Zu erledigen = Stelle alle folgenden Zeilen als JSON-Liste von Zeichenketten dar, eine Zeichenkette je Zeile und ohne Leerzeilen.

Zeilen zur Übung =
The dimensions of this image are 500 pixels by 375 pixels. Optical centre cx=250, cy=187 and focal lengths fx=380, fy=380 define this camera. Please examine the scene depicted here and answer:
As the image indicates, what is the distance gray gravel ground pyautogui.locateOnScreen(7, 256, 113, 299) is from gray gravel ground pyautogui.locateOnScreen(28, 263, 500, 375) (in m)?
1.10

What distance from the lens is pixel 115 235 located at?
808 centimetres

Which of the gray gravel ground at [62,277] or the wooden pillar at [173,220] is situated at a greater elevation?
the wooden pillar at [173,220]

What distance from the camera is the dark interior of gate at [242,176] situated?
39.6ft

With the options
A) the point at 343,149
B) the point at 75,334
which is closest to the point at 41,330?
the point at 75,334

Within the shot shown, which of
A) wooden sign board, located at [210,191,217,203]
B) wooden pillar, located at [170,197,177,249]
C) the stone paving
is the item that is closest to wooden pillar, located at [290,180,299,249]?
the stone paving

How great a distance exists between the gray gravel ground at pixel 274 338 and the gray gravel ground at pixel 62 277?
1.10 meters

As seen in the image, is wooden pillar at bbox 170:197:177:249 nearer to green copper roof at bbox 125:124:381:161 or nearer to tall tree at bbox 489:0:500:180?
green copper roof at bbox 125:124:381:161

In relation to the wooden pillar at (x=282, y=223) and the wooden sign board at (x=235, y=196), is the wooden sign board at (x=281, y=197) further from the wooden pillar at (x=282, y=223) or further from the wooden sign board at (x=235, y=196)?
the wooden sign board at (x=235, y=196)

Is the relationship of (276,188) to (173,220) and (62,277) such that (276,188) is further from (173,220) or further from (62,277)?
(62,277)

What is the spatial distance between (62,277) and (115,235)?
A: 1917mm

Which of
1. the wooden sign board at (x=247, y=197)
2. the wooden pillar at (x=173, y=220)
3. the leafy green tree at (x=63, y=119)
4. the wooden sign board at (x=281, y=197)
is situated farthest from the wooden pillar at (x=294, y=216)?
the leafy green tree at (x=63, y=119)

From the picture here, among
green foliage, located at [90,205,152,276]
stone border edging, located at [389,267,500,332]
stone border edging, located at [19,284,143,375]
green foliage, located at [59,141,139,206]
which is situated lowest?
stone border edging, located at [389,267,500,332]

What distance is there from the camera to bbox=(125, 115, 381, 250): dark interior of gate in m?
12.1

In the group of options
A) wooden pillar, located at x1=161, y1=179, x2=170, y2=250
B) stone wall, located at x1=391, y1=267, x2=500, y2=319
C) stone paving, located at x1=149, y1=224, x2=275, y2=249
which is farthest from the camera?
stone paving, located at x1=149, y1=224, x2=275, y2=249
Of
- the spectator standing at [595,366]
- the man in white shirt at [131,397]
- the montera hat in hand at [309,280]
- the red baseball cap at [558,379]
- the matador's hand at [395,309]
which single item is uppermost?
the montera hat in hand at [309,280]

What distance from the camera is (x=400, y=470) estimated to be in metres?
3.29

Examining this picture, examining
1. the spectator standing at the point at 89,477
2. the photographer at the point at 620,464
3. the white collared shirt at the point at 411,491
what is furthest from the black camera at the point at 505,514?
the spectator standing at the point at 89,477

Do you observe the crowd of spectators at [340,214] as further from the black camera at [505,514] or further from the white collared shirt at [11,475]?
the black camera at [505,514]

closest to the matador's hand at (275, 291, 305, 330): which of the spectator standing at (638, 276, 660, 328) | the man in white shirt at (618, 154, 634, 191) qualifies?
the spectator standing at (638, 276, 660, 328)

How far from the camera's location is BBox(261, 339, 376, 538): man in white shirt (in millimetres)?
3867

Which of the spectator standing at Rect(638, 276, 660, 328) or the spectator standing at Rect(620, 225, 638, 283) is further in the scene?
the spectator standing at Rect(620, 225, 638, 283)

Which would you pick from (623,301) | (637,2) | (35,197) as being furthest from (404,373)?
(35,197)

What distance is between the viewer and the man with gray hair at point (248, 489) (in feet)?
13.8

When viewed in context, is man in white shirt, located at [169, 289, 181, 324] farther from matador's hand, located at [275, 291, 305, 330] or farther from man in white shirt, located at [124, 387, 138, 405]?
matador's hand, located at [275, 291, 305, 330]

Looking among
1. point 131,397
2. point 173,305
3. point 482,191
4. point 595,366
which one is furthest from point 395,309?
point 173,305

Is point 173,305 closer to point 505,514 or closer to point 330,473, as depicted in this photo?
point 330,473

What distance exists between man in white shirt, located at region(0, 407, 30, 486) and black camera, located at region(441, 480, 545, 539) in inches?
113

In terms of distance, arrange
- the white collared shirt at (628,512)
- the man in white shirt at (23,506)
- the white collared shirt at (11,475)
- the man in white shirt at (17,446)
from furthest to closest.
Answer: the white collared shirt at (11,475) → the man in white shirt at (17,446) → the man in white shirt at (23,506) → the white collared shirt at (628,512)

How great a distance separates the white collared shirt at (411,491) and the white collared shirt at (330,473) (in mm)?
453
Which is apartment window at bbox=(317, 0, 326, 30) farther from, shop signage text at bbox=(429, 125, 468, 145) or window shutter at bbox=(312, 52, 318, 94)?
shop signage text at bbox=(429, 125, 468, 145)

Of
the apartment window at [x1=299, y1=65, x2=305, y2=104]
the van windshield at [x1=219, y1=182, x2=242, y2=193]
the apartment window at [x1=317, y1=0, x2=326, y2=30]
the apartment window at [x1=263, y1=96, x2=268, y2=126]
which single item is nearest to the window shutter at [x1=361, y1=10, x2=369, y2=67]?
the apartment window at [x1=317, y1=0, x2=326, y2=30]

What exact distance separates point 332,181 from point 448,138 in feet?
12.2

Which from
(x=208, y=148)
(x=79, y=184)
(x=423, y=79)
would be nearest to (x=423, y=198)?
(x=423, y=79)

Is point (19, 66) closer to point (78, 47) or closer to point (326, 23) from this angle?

Lösung =
[
  "The dimensions of this image are 500 pixels by 375 pixels. Optical centre cx=250, cy=187 and focal lengths fx=380, fy=380 define this camera. Please examine the scene depicted here and answer:",
  "As the image indicates, what is the distance gray gravel ground pyautogui.locateOnScreen(7, 256, 113, 299) is from gray gravel ground pyautogui.locateOnScreen(28, 263, 500, 375) (in m)?",
  "1.10",
  "What distance from the lens is pixel 115 235 located at?",
  "808 centimetres",
  "Which of the gray gravel ground at [62,277] or the wooden pillar at [173,220] is situated at a greater elevation?",
  "the wooden pillar at [173,220]",
  "What distance from the camera is the dark interior of gate at [242,176] situated?",
  "39.6ft",
  "With the options",
  "A) the point at 343,149",
  "B) the point at 75,334",
  "which is closest to the point at 41,330?",
  "the point at 75,334",
  "Within the shot shown, which of",
  "A) wooden sign board, located at [210,191,217,203]",
  "B) wooden pillar, located at [170,197,177,249]",
  "C) the stone paving",
  "is the item that is closest to wooden pillar, located at [290,180,299,249]?",
  "the stone paving",
  "How great a distance exists between the gray gravel ground at pixel 274 338 and the gray gravel ground at pixel 62 277?",
  "1.10 meters",
  "As seen in the image, is wooden pillar at bbox 170:197:177:249 nearer to green copper roof at bbox 125:124:381:161 or nearer to tall tree at bbox 489:0:500:180?",
  "green copper roof at bbox 125:124:381:161",
  "In relation to the wooden pillar at (x=282, y=223) and the wooden sign board at (x=235, y=196), is the wooden sign board at (x=281, y=197) further from the wooden pillar at (x=282, y=223) or further from the wooden sign board at (x=235, y=196)?",
  "the wooden sign board at (x=235, y=196)",
  "Is the relationship of (276,188) to (173,220) and (62,277) such that (276,188) is further from (173,220) or further from (62,277)?",
  "(62,277)",
  "What is the spatial distance between (62,277) and (115,235)?",
  "A: 1917mm",
  "Which of",
  "1. the wooden sign board at (x=247, y=197)",
  "2. the wooden pillar at (x=173, y=220)",
  "3. the leafy green tree at (x=63, y=119)",
  "4. the wooden sign board at (x=281, y=197)",
  "is situated farthest from the wooden pillar at (x=294, y=216)?",
  "the leafy green tree at (x=63, y=119)",
  "From the picture here, among",
  "green foliage, located at [90,205,152,276]",
  "stone border edging, located at [389,267,500,332]",
  "stone border edging, located at [19,284,143,375]",
  "green foliage, located at [59,141,139,206]",
  "which is situated lowest?",
  "stone border edging, located at [389,267,500,332]",
  "What distance is there from the camera to bbox=(125, 115, 381, 250): dark interior of gate in m?",
  "12.1",
  "In the group of options",
  "A) wooden pillar, located at x1=161, y1=179, x2=170, y2=250",
  "B) stone wall, located at x1=391, y1=267, x2=500, y2=319",
  "C) stone paving, located at x1=149, y1=224, x2=275, y2=249",
  "which is farthest from the camera?",
  "stone paving, located at x1=149, y1=224, x2=275, y2=249",
  "Of",
  "- the spectator standing at [595,366]",
  "- the man in white shirt at [131,397]",
  "- the montera hat in hand at [309,280]",
  "- the red baseball cap at [558,379]",
  "- the matador's hand at [395,309]",
  "which single item is uppermost?",
  "the montera hat in hand at [309,280]",
  "What distance from the camera is (x=400, y=470) estimated to be in metres?",
  "3.29",
  "Examining this picture, examining",
  "1. the spectator standing at the point at 89,477",
  "2. the photographer at the point at 620,464",
  "3. the white collared shirt at the point at 411,491",
  "what is furthest from the black camera at the point at 505,514?",
  "the spectator standing at the point at 89,477",
  "Do you observe the crowd of spectators at [340,214] as further from the black camera at [505,514] or further from the white collared shirt at [11,475]?",
  "the black camera at [505,514]",
  "closest to the matador's hand at (275, 291, 305, 330): which of the spectator standing at (638, 276, 660, 328) | the man in white shirt at (618, 154, 634, 191) qualifies?",
  "the spectator standing at (638, 276, 660, 328)",
  "How far from the camera's location is BBox(261, 339, 376, 538): man in white shirt (in millimetres)?",
  "3867",
  "Which of the spectator standing at Rect(638, 276, 660, 328) or the spectator standing at Rect(620, 225, 638, 283) is further in the scene?",
  "the spectator standing at Rect(620, 225, 638, 283)",
  "Which would you pick from (623,301) | (637,2) | (35,197) as being furthest from (404,373)?",
  "(35,197)",
  "What distance is between the viewer and the man with gray hair at point (248, 489) (in feet)?",
  "13.8",
  "When viewed in context, is man in white shirt, located at [169, 289, 181, 324] farther from matador's hand, located at [275, 291, 305, 330] or farther from man in white shirt, located at [124, 387, 138, 405]?",
  "matador's hand, located at [275, 291, 305, 330]",
  "Looking among",
  "1. point 131,397",
  "2. point 173,305",
  "3. point 482,191",
  "4. point 595,366",
  "which one is furthest from point 395,309?",
  "point 173,305",
  "Is point 173,305 closer to point 505,514 or closer to point 330,473, as depicted in this photo?",
  "point 330,473",
  "What distance exists between man in white shirt, located at region(0, 407, 30, 486) and black camera, located at region(441, 480, 545, 539) in inches?",
  "113",
  "In terms of distance, arrange",
  "- the white collared shirt at (628,512)",
  "- the man in white shirt at (23,506)",
  "- the white collared shirt at (11,475)",
  "- the man in white shirt at (17,446)",
  "from furthest to closest.",
  "Answer: the white collared shirt at (11,475) → the man in white shirt at (17,446) → the man in white shirt at (23,506) → the white collared shirt at (628,512)",
  "How great a distance separates the white collared shirt at (411,491) and the white collared shirt at (330,473) (in mm)?",
  "453",
  "Which is apartment window at bbox=(317, 0, 326, 30) farther from, shop signage text at bbox=(429, 125, 468, 145) or window shutter at bbox=(312, 52, 318, 94)?",
  "shop signage text at bbox=(429, 125, 468, 145)",
  "Of",
  "the apartment window at [x1=299, y1=65, x2=305, y2=104]",
  "the van windshield at [x1=219, y1=182, x2=242, y2=193]",
  "the apartment window at [x1=317, y1=0, x2=326, y2=30]",
  "the apartment window at [x1=263, y1=96, x2=268, y2=126]",
  "which single item is nearest to the window shutter at [x1=361, y1=10, x2=369, y2=67]?",
  "the apartment window at [x1=317, y1=0, x2=326, y2=30]",
  "What exact distance separates point 332,181 from point 448,138 in feet?",
  "12.2",
  "Which from",
  "(x=208, y=148)",
  "(x=79, y=184)",
  "(x=423, y=79)",
  "would be nearest to (x=423, y=198)?",
  "(x=423, y=79)",
  "Is point (19, 66) closer to point (78, 47) or closer to point (326, 23) from this angle?"
]